Artur Chukhrai for SerpApi

Posted on Aug 26, 2022 • Edited on Feb 6, 2023 • Originally published at serpapi.com

Scrape YouTube autocomplete results with Python

#python #tutorial #programming #webscraping

What will be scraped
Full Code
Preparation
Code Explanation
Output

What will be scraped

Full Code

If you don't need explanation, have a look at full code example in the online IDE.

import re, json, time
from selenium import webdriver
from selenium.webdriver.chrome.service import Service
from webdriver_manager.chrome import ChromeDriverManager
from selenium.webdriver.common.by import By
from selenium.webdriver.support.wait import WebDriverWait
from selenium.webdriver.support import expected_conditions as EC
from parsel import Selector


def scrape_youtube_autocomplete():
    service = Service(ChromeDriverManager().install())

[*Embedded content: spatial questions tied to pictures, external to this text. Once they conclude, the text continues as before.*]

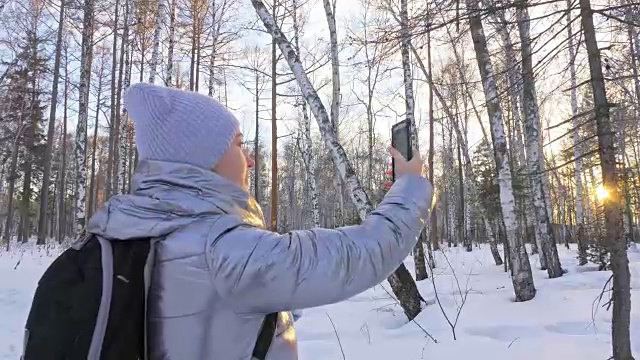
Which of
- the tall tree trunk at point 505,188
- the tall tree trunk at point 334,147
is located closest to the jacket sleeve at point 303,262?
the tall tree trunk at point 334,147

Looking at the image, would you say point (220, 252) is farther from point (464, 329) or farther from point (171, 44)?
point (171, 44)

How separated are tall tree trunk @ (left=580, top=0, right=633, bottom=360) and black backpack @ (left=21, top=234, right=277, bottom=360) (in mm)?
3219

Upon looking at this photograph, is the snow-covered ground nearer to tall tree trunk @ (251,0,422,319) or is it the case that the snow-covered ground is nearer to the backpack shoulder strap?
tall tree trunk @ (251,0,422,319)

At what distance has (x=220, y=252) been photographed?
3.11 ft

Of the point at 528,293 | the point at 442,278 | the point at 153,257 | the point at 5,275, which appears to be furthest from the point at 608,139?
the point at 5,275

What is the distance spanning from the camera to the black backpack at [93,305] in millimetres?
871

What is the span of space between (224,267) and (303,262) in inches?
6.4

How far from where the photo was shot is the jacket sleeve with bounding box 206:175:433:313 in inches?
37.2

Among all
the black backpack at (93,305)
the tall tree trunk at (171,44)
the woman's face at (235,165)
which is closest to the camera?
the black backpack at (93,305)

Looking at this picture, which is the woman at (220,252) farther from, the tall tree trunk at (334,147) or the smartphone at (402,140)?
the tall tree trunk at (334,147)

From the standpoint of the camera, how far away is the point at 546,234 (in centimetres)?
1036

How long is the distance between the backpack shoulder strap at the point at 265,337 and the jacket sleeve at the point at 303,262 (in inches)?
3.2

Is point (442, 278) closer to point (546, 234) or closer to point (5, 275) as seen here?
point (546, 234)

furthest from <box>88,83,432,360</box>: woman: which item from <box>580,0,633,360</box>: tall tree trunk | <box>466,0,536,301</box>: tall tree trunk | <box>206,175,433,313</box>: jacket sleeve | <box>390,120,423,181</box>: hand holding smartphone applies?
<box>466,0,536,301</box>: tall tree trunk
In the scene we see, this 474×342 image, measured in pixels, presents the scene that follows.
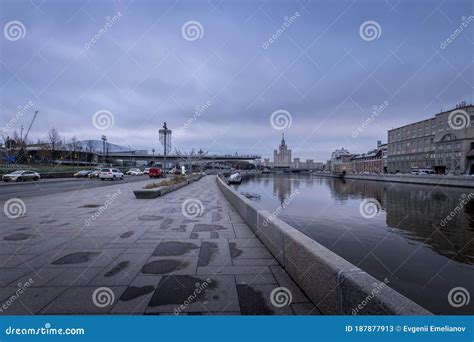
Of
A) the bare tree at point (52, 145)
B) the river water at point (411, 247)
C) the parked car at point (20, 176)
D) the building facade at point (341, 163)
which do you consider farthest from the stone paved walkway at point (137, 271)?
the building facade at point (341, 163)

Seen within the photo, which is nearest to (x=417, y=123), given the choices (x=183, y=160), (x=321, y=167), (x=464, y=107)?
(x=464, y=107)

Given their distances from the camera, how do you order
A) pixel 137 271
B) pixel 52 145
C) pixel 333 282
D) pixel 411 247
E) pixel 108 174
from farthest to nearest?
pixel 52 145 → pixel 108 174 → pixel 411 247 → pixel 137 271 → pixel 333 282

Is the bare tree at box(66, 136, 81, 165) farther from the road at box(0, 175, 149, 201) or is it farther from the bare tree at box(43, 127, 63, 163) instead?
the road at box(0, 175, 149, 201)

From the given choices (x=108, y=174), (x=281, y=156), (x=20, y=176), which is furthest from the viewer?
(x=281, y=156)

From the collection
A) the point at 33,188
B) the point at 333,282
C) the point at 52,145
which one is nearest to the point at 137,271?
the point at 333,282

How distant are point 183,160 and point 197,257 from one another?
8140 cm

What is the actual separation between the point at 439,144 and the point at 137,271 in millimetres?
90902

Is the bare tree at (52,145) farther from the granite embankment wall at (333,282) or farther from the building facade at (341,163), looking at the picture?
the building facade at (341,163)

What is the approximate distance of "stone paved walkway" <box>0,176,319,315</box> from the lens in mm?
3162

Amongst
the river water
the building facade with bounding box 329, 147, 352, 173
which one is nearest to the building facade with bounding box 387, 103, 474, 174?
the building facade with bounding box 329, 147, 352, 173

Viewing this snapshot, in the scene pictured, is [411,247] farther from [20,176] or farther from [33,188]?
[20,176]

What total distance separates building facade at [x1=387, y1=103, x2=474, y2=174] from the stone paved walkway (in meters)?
78.9

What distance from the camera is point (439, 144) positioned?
7006 centimetres

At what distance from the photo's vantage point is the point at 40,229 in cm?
704
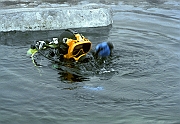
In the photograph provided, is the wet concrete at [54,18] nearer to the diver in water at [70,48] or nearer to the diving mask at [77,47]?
the diver in water at [70,48]

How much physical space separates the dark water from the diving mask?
0.74 feet

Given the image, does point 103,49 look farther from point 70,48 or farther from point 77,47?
point 70,48

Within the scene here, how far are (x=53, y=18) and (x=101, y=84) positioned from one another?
391 centimetres

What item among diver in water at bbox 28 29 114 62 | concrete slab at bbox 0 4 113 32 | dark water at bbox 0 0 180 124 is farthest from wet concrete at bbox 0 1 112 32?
diver in water at bbox 28 29 114 62

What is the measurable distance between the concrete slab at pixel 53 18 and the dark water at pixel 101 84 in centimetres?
32

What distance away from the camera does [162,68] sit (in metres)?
6.51

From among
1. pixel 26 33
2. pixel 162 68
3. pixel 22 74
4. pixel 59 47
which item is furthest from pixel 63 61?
pixel 26 33

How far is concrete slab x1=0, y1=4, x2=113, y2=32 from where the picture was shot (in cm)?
901

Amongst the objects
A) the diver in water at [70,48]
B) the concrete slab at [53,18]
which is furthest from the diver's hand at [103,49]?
the concrete slab at [53,18]

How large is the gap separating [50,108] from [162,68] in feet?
8.08

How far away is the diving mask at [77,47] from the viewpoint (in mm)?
6496

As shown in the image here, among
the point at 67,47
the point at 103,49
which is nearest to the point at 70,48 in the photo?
the point at 67,47

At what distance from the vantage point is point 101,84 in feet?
19.1

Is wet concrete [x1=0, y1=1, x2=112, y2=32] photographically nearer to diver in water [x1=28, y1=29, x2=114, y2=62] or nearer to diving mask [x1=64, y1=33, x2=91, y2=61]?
diver in water [x1=28, y1=29, x2=114, y2=62]
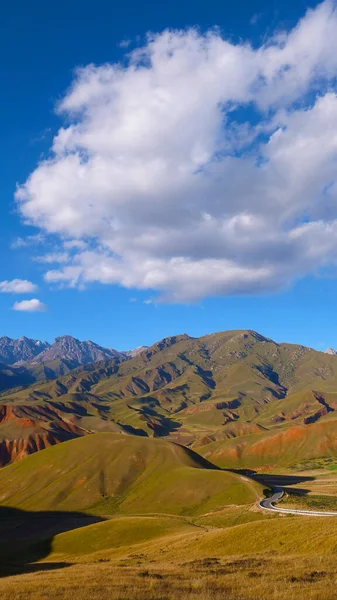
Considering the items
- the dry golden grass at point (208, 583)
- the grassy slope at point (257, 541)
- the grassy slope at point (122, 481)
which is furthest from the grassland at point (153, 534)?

    options = webdriver.ChromeOptions()
    options.add_argument("--headless")
    options.add_argument('--lang=en')
    options.add_argument("user-agent=Mozilla/5.0 (Windows NT 10.0; Win64; x64) AppleWebKit/537.36 (KHTML, like Gecko) Chrome/104.0.0.0 Safari/537.36")

    queries = ["lord of the rings ", "fus ro dah ", "harry potter "]

    youtube_autocomplete = []

    for query in queries:
        driver = webdriver.Chrome(service=service, options=options)
        driver.get("https://www.youtube.com/")

        WebDriverWait(driver, 10000).until(EC.visibility_of_element_located((By.TAG_NAME, 'body')))

        search_input = driver.find_element(By.XPATH, '//input[@id="search"]')
        search_input.click()

        search_input.send_keys(query)

        time.sleep(1)

        selector = Selector(driver.page_source)

        # https://regex101.com/r/zZb3X0/1
        autocomplete_results = [
            re.search(r'">(.*)</b>', result).group(1).replace("<b>", "")
            for result in selector.css('.sbqs_c').getall()
        ]

        youtube_autocomplete.append({
            "query": query.strip(),
            "autocomplete_results": autocomplete_results
        })

        driver.quit()

    print(json.dumps(youtube_autocomplete, indent=2, ensure_ascii=False))


scrape_youtube_autocomplete()

Preparation

Install libraries:

pip install parsel selenium webdriver webdriver_manager

Basic knowledge scraping with CSS selectors

CSS selectors declare which part of the markup a style applies to thus allowing to extract data from matching tags and attributes.

If you haven't scraped with CSS selectors, there's a dedicated blog post of mine
about how to use CSS selectors when web-scraping that covers what it is, pros and cons, and why they matter from a web-scraping perspective.

Reduce the chance of being blocked

Make sure you're using request headers user-agent to act as a "real" user visit. Because default requests user-agent is python-requests and websites understand that it's most likely a script that sends a request. Check what's your user-agent.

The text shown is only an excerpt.